Aim: Copy exactly the stretch of lines from the one holding "Among the green" through the last line of the data below, inclusive. Leave out pictures.

Rows:
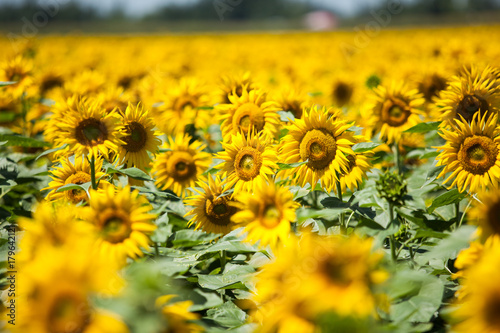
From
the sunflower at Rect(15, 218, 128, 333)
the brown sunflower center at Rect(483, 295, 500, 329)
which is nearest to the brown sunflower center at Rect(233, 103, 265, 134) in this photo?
the sunflower at Rect(15, 218, 128, 333)

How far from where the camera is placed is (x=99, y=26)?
44438 mm

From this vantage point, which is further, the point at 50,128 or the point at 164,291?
the point at 50,128

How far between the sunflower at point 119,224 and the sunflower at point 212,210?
103 centimetres

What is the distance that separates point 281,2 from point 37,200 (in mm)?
106909

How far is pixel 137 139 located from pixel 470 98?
2147 millimetres

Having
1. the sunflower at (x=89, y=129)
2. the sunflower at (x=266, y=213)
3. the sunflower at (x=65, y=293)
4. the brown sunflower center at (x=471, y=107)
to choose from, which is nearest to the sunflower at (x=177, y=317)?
the sunflower at (x=65, y=293)

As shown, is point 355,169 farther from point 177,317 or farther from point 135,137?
point 177,317

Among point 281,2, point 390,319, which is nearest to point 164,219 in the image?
point 390,319

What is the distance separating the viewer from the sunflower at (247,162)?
2629 millimetres

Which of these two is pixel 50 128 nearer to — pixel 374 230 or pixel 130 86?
pixel 374 230

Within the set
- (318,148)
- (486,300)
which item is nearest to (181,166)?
(318,148)

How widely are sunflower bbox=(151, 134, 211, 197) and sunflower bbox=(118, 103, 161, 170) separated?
0.50 m

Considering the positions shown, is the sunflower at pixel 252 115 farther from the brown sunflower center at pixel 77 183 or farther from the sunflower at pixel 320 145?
the brown sunflower center at pixel 77 183

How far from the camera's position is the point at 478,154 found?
8.11ft
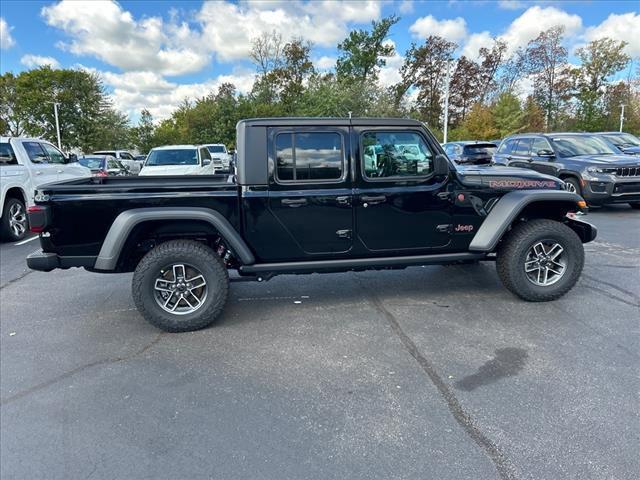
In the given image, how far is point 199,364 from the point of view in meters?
3.25

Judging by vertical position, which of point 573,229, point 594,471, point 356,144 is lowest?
point 594,471

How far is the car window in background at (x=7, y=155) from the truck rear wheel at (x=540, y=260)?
8793 millimetres

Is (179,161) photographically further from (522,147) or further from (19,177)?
(522,147)

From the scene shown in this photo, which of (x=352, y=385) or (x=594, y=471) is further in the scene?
(x=352, y=385)

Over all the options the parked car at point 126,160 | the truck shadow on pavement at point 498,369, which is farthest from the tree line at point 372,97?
the truck shadow on pavement at point 498,369

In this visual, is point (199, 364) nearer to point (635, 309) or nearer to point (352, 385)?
point (352, 385)

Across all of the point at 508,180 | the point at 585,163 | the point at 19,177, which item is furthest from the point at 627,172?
the point at 19,177

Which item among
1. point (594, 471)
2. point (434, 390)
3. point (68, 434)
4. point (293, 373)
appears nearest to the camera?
point (594, 471)

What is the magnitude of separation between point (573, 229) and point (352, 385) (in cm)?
Result: 338

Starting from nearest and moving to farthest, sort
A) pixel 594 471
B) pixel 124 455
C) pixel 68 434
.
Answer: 1. pixel 594 471
2. pixel 124 455
3. pixel 68 434

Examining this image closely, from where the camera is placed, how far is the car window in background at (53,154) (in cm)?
895

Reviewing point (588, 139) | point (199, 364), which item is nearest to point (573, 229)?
point (199, 364)

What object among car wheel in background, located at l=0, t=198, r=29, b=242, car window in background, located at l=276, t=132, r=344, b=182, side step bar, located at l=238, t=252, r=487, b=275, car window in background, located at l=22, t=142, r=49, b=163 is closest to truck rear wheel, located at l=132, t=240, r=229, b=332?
side step bar, located at l=238, t=252, r=487, b=275

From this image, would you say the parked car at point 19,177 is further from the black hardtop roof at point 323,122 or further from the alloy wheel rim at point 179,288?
the black hardtop roof at point 323,122
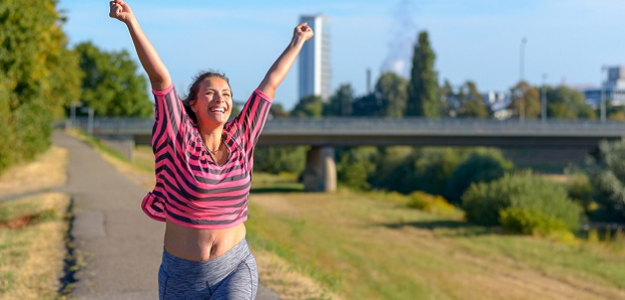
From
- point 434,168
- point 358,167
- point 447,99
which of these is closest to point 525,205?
point 434,168

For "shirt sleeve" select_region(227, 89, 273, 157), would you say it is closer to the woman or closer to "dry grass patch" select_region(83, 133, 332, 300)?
the woman

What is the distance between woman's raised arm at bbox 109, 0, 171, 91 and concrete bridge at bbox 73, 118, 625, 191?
57.9 meters

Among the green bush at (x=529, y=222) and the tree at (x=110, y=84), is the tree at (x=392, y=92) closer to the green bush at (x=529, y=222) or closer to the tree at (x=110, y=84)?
the tree at (x=110, y=84)

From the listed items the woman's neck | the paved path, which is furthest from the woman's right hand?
the paved path

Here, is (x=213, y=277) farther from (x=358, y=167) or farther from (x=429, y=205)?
(x=358, y=167)

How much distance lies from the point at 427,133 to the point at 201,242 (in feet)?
196

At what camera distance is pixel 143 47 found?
158 inches

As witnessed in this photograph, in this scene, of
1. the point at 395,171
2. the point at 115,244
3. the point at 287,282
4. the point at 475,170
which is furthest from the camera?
the point at 395,171

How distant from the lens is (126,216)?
53.6ft

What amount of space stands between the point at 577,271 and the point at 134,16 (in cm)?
2506

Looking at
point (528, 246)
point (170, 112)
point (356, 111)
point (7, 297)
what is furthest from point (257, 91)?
point (356, 111)

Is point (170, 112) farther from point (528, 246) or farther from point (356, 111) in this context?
point (356, 111)

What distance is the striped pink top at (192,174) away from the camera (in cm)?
416

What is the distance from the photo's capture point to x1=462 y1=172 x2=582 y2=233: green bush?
36.4 metres
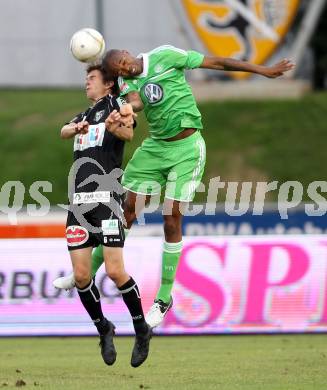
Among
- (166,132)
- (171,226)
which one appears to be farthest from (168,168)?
(171,226)

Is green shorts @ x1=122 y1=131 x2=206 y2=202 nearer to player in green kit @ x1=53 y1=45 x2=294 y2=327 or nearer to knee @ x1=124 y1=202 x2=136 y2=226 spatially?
player in green kit @ x1=53 y1=45 x2=294 y2=327

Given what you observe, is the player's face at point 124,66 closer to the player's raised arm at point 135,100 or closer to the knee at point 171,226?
the player's raised arm at point 135,100

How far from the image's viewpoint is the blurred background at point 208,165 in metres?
15.5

Task solution:
Among the green bush at (x=529, y=222) and the tree at (x=110, y=84), is the tree at (x=392, y=92) closer to the green bush at (x=529, y=222) or closer to the tree at (x=110, y=84)?
the tree at (x=110, y=84)

From the listed items the woman's neck | the paved path, which is furthest from the woman's right hand?
the paved path

Here, is (x=213, y=277) farther from (x=358, y=167) or farther from (x=429, y=205)?
(x=358, y=167)

How much distance lies from the point at 427,133 to the point at 201,242 (in feet)?
196

At what camera distance is pixel 143 47 found?
158 inches

As witnessed in this photograph, in this scene, of
1. the point at 395,171
2. the point at 115,244
3. the point at 287,282
4. the point at 475,170
which is furthest from the camera?
the point at 395,171

How distant from the lens is (126,216)?
53.6ft

What amount of space stands between the point at 577,271 and the point at 134,16 (in cm)?
2506

Looking at
point (528, 246)
point (170, 112)
point (356, 111)
point (7, 297)
what is furthest from point (257, 91)?
point (356, 111)

Is point (170, 112) farther from point (528, 246) or farther from point (356, 111) in this context?
point (356, 111)

What distance is the striped pink top at (192,174) away from the camera (in cm)?
416

What is the distance from the photo's capture point to x1=462 y1=172 x2=582 y2=233: green bush?
36.4 metres
Among
- (166,132)
- (171,226)
which one appears to be farthest from (168,168)?
(171,226)

Is green shorts @ x1=122 y1=131 x2=206 y2=202 nearer to player in green kit @ x1=53 y1=45 x2=294 y2=327 or nearer to knee @ x1=124 y1=202 x2=136 y2=226 spatially?
player in green kit @ x1=53 y1=45 x2=294 y2=327

Given what you observe, is the player's face at point 124,66 closer to the player's raised arm at point 135,100 or closer to the knee at point 171,226?
the player's raised arm at point 135,100

How far from the image's viewpoint is the blurred background at point 208,165 in metres?
15.5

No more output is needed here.